Tulio Kahn, sociólogo e colaborador do Espaço Democrático
Edição Scriptum
Entre os novos indicadores divulgados pelo Ministério da Justiça a partir deste ano está a quantidade de armas apreendidas pelas polícias, por tipo, Estado e ano. Trata-se de um indicador relevante de monitorar, uma vez que armas de fogo estão envolvidas na maioria dos crimes violentos do País, como homicídios e roubos.
Neste artigo fazemos uma breve análise de algumas tendências interessantes no período 2017 a 2023, que inclui a flexibilização do acesso a armas de fogo entre 2018 e 2022. O primeiro dado que chama a atenção é que a quantidade de apreensões variou pouco no período – caindo 3,2% – não obstante a flexibilização. Embora existam inconsistências nas séries enviadas por alguns Estados, a expectativa geral é de que veríamos um aumento explosivo nas apreensões, que refletem de algum modo a quantidade de armas em circulação.
Outra constatação interessante é que o número de armas apreendidas em 2022 (101.950), último ano da gestão de Jair Bolsonaro, é praticamente igual ao número de armas apreendidas em 2023, primeiro ano da gestão Lula (102.456), quando novas regras restringiram expressivamente, desde janeiro, a concessão de novas armas. As apreensões, portanto, não parecem refletir de imediato as mudanças nas regras de concessão.
Esta estabilidade nas apreensões pode refletir mudanças nas políticas dos Estados com relação às apreensões, mudanças no perfil dos proprietários, o fato de que as alterações na lei afetaram mais a posse do que o porte e outras variáveis ainda não compreendidas. De todo modo, esta estabilidade ajuda a entender em parte por que não vimos uma explosão no número de homicídios dolosos, mas antes uma queda de 30,3% quando comparamos 2017 a 2023. Essa relação entre armas e homicídios é complexa e mostramos em outro artigo, usando variáveis instrumentais e dados em painel (Cerqueira, Kahn, Bueno e Lins, 2022), como a queda poderia ter sido ainda maior.
Variação de armas apreendidas por tipo
2017 a 2023
Se as apreensões estão estáveis, por outro lado os dados mostram que está ocorrendo uma mudança no tipo de arma apreendida pelas polícias.
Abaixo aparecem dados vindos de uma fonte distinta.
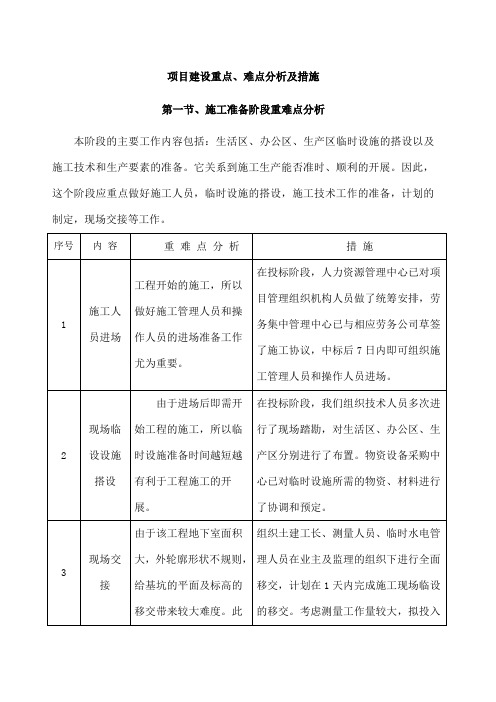 项目建设重点、难点分析及措施

第一节、施工准备阶段重难点分析

本阶段的主要工作内容包括：生活区、办公区、生产区临时设施的搭设以及施工技术和生产要素的准备。它关系到施工生产能否准时、顺利的开展。因此，这个阶段应重点做好施工人员，临时设施的搭设，施工技术工作的准备，计划的制定，现场交接等工作。

| 序号 | 内 容 | 重 难 点 分 析 | 措 施 |
|---|---|---|---|
| 1 | 施工人员进场 | 工程开始的施工，所以做好施工管理人员和操作人员的进场准备工作尤为重要。 | 在投标阶段，人力资源管理中心已对项目管理组织机构人员做了统筹安排，劳务集中管理中心已与相应劳务公司草签了施工协议，中标后 7 日内即可组织施工管理人员和操作人员进场。 |
| 2 | 现场临设设施搭设 | 由于进场后即需开始工程的施工，所以临时设施准备时间越短越有利于工程施工的开展。 | 在投标阶段，我们组织技术人员多次进行了现场踏勘，对生活区、办公区、生产区分别进行了布置。物资设备采购中心已对临时设施所需的物资、材料进行了协调和预定。 |
| 3 | 现场交接 | 由于该工程地下室面积大，外轮廓形状不规则，给基坑的平面及标高的移交带来较大难度。此 | 组织土建工长、测量人员、临时水电管理人员在业主及监理的组织下进行全面移交，计划在 1 天内完成施工现场临设的移交。考虑测量工作量较大，拟投入 |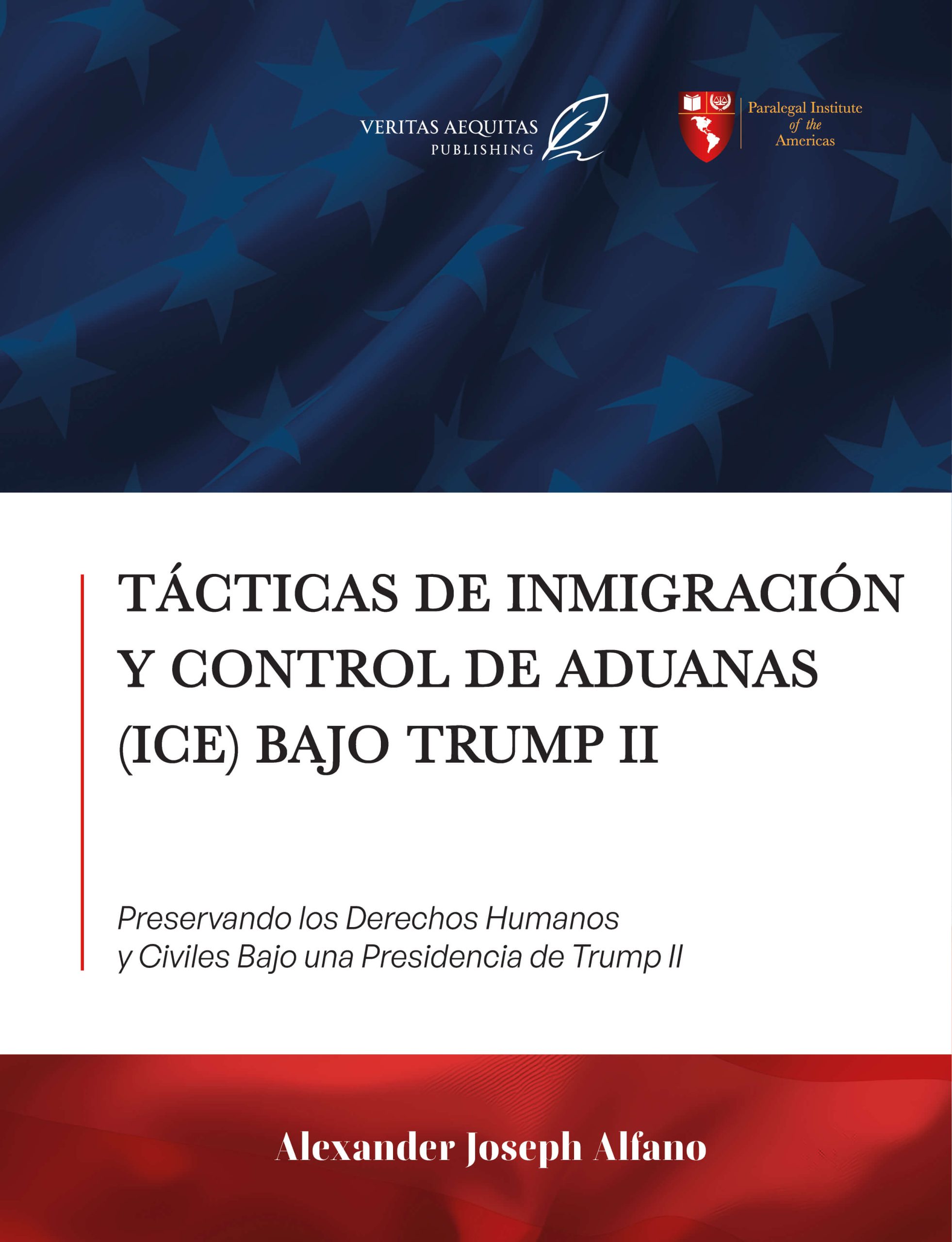 VERITAS AEQUITAS
PUBLISHING

Paralegal Institute
of the
Americas

TÁCTICAS DE INMIGRACIÓN
Y CONTROL DE ADUANAS
(ICE) BAJO TRUMP II

Preservando los Derechos Humanos
y Civiles Bajo una Presidencia de Trump II

Alexander Joseph Alfano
Revólveres e pistolas continuam a representar cerca de 60% das armas apreendidas, mas enquanto a apreensão de revólveres caiu 19,3%, a apreensão de pistolas cresceu impressionantes 60% no período. Observamos quedas também na quantidade de espingardas e “outras armas”.
As armas longas – carabinas, fuzis, rifles, submetralhadoras e metralhadoras –, boa parte das quais em mãos das organizações criminosas, representam ainda uma pequena parte das apreensões e passaram de 3,9% para 5,5% do total de armas. Note-se, todavia, as elevadas variações deste tipo de arma, que cresceram em média 36,5%. Isto pode significar tanto um aumento deste tipo de arma em circulação quanto talvez uma melhoria nas investigações e foco no combate ao crime organizado. Seria interessante analisar em que contexto – por exemplo, em que tipos de naturezas criminais – estas apreensões se deram.
É preciso ainda analisar em profundidade os efeitos da flexibilização de armas para a população civil e seu impacto sobre a criminalidade – entre outras estas mudanças no perfil das armas apreendidas pelas polícias, efeitos que muitas vezes só ficam claros em longo prazo. A disponibilização destas informações pelo Ministério da Justiça, em âmbito nacional, permite monitorar a questão desagregando as informações por mês e Estado, o que possibilita uma melhor compreensão do problema. A variação no volume e tipo de armas por Estado pode dar pistas importantes sobre estes efeitos, comparando, por exemplo, Estados com maior porcentagem de armas curtas (revólveres e pistolas) – mais frequentes nos crimes interpessoais – com Estado com maior porcentagem de armas longas – mais frequentes nas organizações criminosas.
A porcentagem de armas curtas dentro do universo de armas apreendidas, por exemplo, é muito maior nos Estados urbanos como Rio, São Paulo, Distrito Federal e Rio Grande do Sul (média de 74,6%) e menor em Estados como Acre, Maranhão, Pará e Piauí (média de 37,2%), diferenças que podem ter implicações sobre o volume, tendências e tipos de crimes em cada Estado. Há uma correlação negativa de R -.17 entre taxa de homicídios e porcentagem de armas curtas no Estado.
O crescimento da apreensão de pistolas e armas automáticas e semiautomáticas de grosso calibre pode ser uma tendência preocupante, se refletirem um aumento da quantidade destas armas em circulação nas mãos do crime. Implicam num aumento de risco para os policiais e para a sociedade em geral, devido ao ser maior poder letal. Acompanhar de perto estas tendências é crucial para traçar políticas de segurança mais eficazes.